Muslims and Catholics joined in Friday prayers at the mosque in the Normandy town where an elderly priest was slain this week, with one imam chastising the extremists as non-Muslims who are “not part of civilization.”
Muslims came from other parts of France for the service shared with Christians.
The killing Tuesday of 85-year-old Rev. Jacques Hamel as he celebrated morning Mass sent shockwaves around France and deeply touched many among the nation’s 5 million Muslims. The Islamic State group claimed responsibility for the attack, as well as the July 14 truck attack in Nice, where 84 people were killed by a man who plowed his truck down a seaside promenade.
The head of the main Muslim umbrella group, Anouar Kbibech, who attended Friday’s gathering, reiterated a call for Muslims to visit churches on Sunday to show solidarity with Christians as they pray. But one imam made a rare direct strike at the killers who claimed to act in the name of Allah.
“You have the wrong civilization, because you are not a part of civilization. You have the wrong humanity, because you are not a part of humanity,” said Abdelatif Hmitou. “You have the wrong idea about us (Muslims), and we won’t forgive you for this.”
“How,” he asked, addressing the extremists, “did the idea reach your mind that we might loathe those who helped us ... to pray to Allah in this town? How could you think that, Mr. killer? Mr. criminal?”
He was referring to the help by the Sainte Therese church, which is adjacent to the mosque in the northwestern town of Saint-Etienne-du-Rouvray. The church sold the plot to Muslims for a symbolic sum so they could build a house of worship.
The two 19-year-old attackers were killed Tuesday by police as they left St. Etienne church, where they had held two nuns and an elderly couple hostage as they slit the priest’s throat. A third nun escaped and gave the alert. That church has now been sealed shut.
Another 19-year-old was handed preliminary charges on Friday for “criminal terrorist association” after investigators found a video at his home showing one of the slain teens — Abdel Malik Nabil Petitjean — warning of a “violent action” to come, a judicial official said. The discovery was made a day before the church attack when the man was arrested.

SUPPLIED DATA:

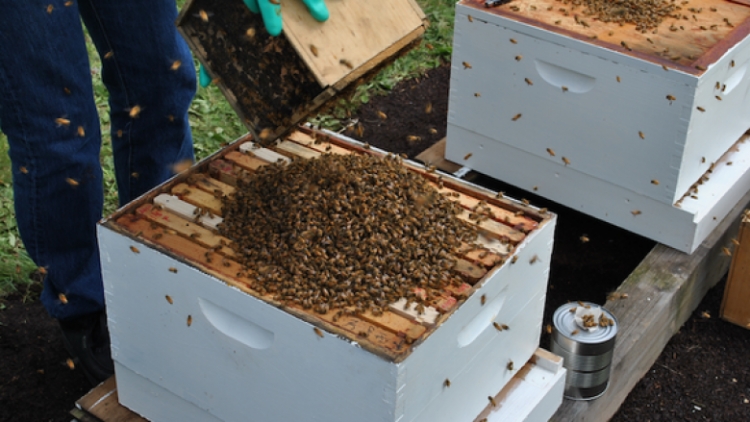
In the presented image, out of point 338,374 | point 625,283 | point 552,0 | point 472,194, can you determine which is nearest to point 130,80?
point 472,194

CHALLENGES:
**1)** List every individual person named in the article about the Normandy mosque prayers.
**2)** Duplicate the stretch of the article about the Normandy mosque prayers from "Muslims and Catholics" through "shared with Christians.".
**3)** According to the article about the Normandy mosque prayers, how many people were killed in the July 14 truck attack in Nice?

WRITTEN RESPONSES:
**1)** Jacques Hamel, Anouar Kbibech, Abdelatif Hmitou, Abdel Malik Nabil Petitjean

**2)**
Muslims and Catholics joined in Friday prayers at the mosque in the Normandy town where an elderly priest was slain this week, with one imam chastising the extremists as non-Muslims who are “not part of civilization.”
Muslims came from other parts of France for the service shared with Christians.

**3)** 84 people